Bourdain always knew how to make vegetables as tasty as possible
Beyond the aforementioned carrot Vichy that contained plenty of both butter and sugar, a popular recipe of Anthony Bourdain's proved that butter and bacon can even enhance the least favored of vegetables, like Brussels sprouts. In his cookbook — fittingly titled "Appetites: A Cookbook" — Bourdain revealed that cooking Brussels sprouts in bacon fat, adding butter, and then adding bacon itself into the pan alongside the vegetable can produce one of the best vegetable dishes you've ever had. In fact, Bourdain isn't the only one to swear by this method; Alton Brown is also a big believer in cooking Brussels sprouts in bacon fat, with his variation also adding Dijon maple syrup and apples to the mix to maximize the dish's sweetness and saltiness at the same time.

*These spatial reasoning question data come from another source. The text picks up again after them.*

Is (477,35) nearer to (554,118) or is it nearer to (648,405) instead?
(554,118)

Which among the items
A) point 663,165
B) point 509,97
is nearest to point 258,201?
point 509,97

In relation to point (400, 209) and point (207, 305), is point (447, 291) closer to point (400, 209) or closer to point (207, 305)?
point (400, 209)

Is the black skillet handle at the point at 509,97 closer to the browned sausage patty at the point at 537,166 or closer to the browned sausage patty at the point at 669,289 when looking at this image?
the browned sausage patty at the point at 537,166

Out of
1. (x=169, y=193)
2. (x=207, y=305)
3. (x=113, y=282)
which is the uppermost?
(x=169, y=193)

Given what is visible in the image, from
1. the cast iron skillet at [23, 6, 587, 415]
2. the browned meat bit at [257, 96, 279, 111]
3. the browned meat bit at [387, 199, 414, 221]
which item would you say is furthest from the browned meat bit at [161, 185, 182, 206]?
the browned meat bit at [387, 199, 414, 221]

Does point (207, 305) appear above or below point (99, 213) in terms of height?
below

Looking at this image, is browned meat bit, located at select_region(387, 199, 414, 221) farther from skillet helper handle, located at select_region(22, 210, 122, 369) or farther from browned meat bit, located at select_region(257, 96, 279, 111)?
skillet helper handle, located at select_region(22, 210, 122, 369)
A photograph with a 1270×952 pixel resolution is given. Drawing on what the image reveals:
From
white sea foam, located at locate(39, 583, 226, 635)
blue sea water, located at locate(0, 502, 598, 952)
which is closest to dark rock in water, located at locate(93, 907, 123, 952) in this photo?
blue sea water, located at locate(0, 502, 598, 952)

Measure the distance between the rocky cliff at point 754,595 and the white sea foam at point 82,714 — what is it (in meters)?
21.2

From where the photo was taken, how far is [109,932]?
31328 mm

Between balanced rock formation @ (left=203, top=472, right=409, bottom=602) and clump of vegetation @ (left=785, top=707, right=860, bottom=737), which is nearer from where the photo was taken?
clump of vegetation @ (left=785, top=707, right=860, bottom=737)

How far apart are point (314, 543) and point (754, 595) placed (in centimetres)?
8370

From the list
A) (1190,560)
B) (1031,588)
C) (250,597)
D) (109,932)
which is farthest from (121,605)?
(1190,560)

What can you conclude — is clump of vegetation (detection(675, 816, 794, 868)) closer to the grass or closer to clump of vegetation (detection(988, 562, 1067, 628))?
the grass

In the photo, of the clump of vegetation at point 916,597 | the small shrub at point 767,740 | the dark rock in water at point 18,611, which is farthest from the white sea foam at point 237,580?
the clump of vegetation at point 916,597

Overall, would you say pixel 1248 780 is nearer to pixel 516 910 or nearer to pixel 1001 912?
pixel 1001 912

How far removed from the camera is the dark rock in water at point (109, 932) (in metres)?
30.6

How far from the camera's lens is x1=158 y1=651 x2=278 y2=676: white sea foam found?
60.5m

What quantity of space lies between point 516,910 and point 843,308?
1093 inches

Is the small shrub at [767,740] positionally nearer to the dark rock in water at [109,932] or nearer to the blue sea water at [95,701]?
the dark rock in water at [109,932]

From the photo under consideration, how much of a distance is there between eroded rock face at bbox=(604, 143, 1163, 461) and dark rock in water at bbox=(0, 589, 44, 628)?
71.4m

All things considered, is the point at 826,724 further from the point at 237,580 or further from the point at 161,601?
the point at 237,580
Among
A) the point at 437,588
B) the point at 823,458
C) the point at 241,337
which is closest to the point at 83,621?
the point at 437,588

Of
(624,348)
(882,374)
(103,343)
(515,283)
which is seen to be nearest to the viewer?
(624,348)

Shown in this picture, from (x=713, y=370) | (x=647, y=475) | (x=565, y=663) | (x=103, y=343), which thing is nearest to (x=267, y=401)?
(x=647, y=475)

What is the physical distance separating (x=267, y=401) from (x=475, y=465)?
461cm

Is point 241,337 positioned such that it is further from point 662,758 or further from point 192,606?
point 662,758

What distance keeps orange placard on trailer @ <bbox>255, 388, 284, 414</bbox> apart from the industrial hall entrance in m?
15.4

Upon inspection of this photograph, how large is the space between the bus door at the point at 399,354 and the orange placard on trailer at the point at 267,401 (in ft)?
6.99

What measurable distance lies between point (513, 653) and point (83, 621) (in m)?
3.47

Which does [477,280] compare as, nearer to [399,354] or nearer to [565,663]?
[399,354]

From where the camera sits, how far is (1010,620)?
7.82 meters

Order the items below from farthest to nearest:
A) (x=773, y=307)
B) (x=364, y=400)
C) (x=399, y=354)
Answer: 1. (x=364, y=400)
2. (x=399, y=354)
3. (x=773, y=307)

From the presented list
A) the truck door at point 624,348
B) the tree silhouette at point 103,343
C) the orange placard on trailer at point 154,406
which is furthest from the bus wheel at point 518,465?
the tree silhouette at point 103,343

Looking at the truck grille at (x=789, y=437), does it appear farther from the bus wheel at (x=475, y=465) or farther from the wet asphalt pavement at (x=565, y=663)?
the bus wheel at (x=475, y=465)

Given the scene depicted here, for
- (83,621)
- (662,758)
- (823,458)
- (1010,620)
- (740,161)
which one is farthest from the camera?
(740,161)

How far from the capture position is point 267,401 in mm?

However, Bourdain also knew what to do with vegetables when he was looking to stray from the most common strategy and not use butter or sugar whatsoever. A great example of this is Bourdain's remarkable roasted cauliflower recipe. Bourdain would prepare the cauliflower (which Ina Garten believes is one of the most underrated vegetables) using two other common vegetable enhancers: salt and olive oil. By drizzling olive oil over the cauliflower and seasoning it with salt, pepper, dried oregano, and ground coriander, he created a remarkably simple yet flavorful vegetable dish perfect for those looking to avoid excessive fat and sugar.